Das jahrelange Hickhack um den Verkauf der acht psychiatrischen Anstalten mit ihren fast 6.000 Bediensteten kommt nicht zum Schluss: Einerseits überlegen die Schweizer eine Klage gegen ihren zweiten Platz beim Rennen um das LKH Osnabrück. Andererseits versuchte die Opposition gestern, aus der Verkaufs-Pleite Profit zu ziehen. „Wir bereiten derzeit ein Normenkontrollverfahren am Staatsgerichtshof Bückeburg vor“, sagte SPD-Fraktionschef Wolfgang Jüttner. Die Klage beim Landesverfassungsgericht sei notwendig, wenn die Privatisierung auf verfassungswidrigen Änderungen bei den Regelungen zum Maßregelvollzug und beim Psychiatriegesetz fuße. Ein Gutachten solle dies für die SPD prüfen. Jüttner will, dass in „sensiblen Bereichen wie der Unterbringung von psychisch kranken Sexualstraftätern nicht die Stimme des Finanzministers die lauteste sein darf.“

SPD und Grüne hatten gezweifelt, ob sie der Landesregierung „Schlamperei“ oder „Manipulation“ vorwerfen sollen, nachdem eine juristische Prüfung das Bistum Osnabrück zum Sieger gekürt hatte. Tatsächlich war es auch dem niedersächsischen Ministerpräsidenten Christian Wulff (CDU) letztlich lieber, dass die Katholiken die Einrichtungen führen sollen. So könnten mutmaßlich weniger Jobs gefährdet sein, als wenn Ameos in der Einrichtung losrationalisiert. Seit 2003 hat Ameos bereits LKHs in Mecklenburg-Vorpommern, Sachsen-Anhalt und Schleswig-Holstein gekauft – und dort viele „Synergien“ ausgemacht.

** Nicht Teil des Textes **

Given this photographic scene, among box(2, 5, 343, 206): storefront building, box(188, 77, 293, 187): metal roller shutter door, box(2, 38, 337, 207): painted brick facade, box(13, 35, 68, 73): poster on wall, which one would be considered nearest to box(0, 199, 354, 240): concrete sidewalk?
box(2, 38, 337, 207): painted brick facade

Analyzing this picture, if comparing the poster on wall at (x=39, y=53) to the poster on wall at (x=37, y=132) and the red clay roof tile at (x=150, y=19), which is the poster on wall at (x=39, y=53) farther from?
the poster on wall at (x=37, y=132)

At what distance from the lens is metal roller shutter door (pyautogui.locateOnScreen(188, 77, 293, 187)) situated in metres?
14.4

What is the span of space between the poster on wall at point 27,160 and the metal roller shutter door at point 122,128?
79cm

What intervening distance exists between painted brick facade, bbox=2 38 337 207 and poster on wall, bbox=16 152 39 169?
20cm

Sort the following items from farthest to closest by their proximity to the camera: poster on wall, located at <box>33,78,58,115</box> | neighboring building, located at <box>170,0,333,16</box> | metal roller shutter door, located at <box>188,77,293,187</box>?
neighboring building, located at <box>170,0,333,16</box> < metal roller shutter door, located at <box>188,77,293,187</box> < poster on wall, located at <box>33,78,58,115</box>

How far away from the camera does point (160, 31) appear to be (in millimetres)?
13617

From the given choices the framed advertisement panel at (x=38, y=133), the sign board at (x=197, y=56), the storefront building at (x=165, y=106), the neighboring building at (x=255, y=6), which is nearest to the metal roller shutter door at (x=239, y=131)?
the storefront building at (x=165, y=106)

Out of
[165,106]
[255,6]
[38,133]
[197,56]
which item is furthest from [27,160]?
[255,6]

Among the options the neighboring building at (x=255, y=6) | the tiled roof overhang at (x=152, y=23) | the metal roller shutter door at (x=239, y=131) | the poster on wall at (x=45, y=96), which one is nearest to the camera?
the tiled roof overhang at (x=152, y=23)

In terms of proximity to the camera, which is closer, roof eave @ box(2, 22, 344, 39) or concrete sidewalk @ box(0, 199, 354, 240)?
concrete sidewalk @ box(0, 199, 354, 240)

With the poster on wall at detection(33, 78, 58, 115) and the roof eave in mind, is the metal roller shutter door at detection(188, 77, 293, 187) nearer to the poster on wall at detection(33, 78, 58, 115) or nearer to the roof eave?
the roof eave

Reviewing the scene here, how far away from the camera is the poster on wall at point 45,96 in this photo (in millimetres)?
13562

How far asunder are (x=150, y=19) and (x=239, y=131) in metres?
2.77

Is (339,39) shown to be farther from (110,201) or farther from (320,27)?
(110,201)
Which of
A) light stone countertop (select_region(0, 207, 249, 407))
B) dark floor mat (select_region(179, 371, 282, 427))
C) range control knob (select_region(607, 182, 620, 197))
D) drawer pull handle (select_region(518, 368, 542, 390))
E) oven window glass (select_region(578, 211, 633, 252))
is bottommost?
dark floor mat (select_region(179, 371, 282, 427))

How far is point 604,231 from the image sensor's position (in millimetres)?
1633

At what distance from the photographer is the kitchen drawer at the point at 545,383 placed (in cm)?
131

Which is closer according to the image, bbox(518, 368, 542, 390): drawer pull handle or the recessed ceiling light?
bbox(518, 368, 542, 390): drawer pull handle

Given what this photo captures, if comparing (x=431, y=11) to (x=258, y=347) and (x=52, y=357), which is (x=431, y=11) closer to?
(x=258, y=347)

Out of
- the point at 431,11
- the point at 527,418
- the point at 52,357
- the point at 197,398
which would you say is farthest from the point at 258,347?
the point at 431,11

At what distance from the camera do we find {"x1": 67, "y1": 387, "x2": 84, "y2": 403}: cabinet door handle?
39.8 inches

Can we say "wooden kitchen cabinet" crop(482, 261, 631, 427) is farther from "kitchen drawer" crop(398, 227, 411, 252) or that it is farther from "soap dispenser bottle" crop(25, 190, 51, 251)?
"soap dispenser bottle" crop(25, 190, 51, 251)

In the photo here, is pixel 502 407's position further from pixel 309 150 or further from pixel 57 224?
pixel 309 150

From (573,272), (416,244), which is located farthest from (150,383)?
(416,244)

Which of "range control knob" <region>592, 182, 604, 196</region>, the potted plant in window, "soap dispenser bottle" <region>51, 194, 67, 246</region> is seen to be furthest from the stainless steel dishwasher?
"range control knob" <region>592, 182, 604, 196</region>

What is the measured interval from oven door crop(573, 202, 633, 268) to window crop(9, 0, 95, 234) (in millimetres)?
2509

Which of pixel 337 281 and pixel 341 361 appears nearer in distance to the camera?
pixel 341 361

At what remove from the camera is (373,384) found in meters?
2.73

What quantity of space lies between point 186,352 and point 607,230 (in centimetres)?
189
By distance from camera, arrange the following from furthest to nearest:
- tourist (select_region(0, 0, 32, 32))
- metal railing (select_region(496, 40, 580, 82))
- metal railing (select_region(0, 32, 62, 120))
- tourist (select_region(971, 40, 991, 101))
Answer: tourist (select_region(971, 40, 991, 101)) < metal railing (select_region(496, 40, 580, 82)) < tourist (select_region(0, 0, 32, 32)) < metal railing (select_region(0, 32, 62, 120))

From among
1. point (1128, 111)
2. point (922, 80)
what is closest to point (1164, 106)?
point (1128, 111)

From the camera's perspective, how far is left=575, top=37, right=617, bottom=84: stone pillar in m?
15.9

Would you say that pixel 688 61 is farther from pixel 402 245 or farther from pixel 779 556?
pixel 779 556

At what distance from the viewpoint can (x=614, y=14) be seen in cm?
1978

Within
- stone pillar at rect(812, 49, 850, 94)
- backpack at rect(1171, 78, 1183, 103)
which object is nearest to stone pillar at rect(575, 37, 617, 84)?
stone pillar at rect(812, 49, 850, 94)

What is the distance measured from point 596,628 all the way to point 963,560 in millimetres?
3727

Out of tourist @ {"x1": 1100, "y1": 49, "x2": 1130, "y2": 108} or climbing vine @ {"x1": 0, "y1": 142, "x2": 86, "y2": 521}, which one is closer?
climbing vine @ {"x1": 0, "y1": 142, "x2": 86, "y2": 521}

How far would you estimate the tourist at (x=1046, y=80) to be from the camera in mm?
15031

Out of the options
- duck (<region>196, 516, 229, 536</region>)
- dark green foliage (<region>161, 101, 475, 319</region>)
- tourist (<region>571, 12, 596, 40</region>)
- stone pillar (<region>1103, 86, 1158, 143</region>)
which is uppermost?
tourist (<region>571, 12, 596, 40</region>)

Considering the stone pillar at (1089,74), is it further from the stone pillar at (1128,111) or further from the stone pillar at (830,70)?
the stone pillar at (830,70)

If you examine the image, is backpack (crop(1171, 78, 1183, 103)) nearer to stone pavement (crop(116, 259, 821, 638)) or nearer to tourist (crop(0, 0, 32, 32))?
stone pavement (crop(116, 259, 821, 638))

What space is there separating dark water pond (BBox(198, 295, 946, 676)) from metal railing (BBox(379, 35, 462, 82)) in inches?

Während Ameos zuletzt 16 Millionen Euro für das LKH in Osnabrück geboten hatte, wollte das Bistum zuletzt nur noch zehn Millionen zahlen. Ross-Luttmann hatte jedoch stets betont, beim Verkauf sei das Konzept der Bieter, nicht ihre Finanzkraft ausschlaggebend. Auch in Hildesheim ist der Unterschied der Gebote deutlich: Während die AWO nur 11,2 Millionen Euro für das dortige LKH angelegen wollte, bot Ameos 23,6 Millionen. Das Land Niedersachsen wollte bislang mit dem Verkauf von insgesamt acht Kliniken 107 Millionen Euro einnehmen.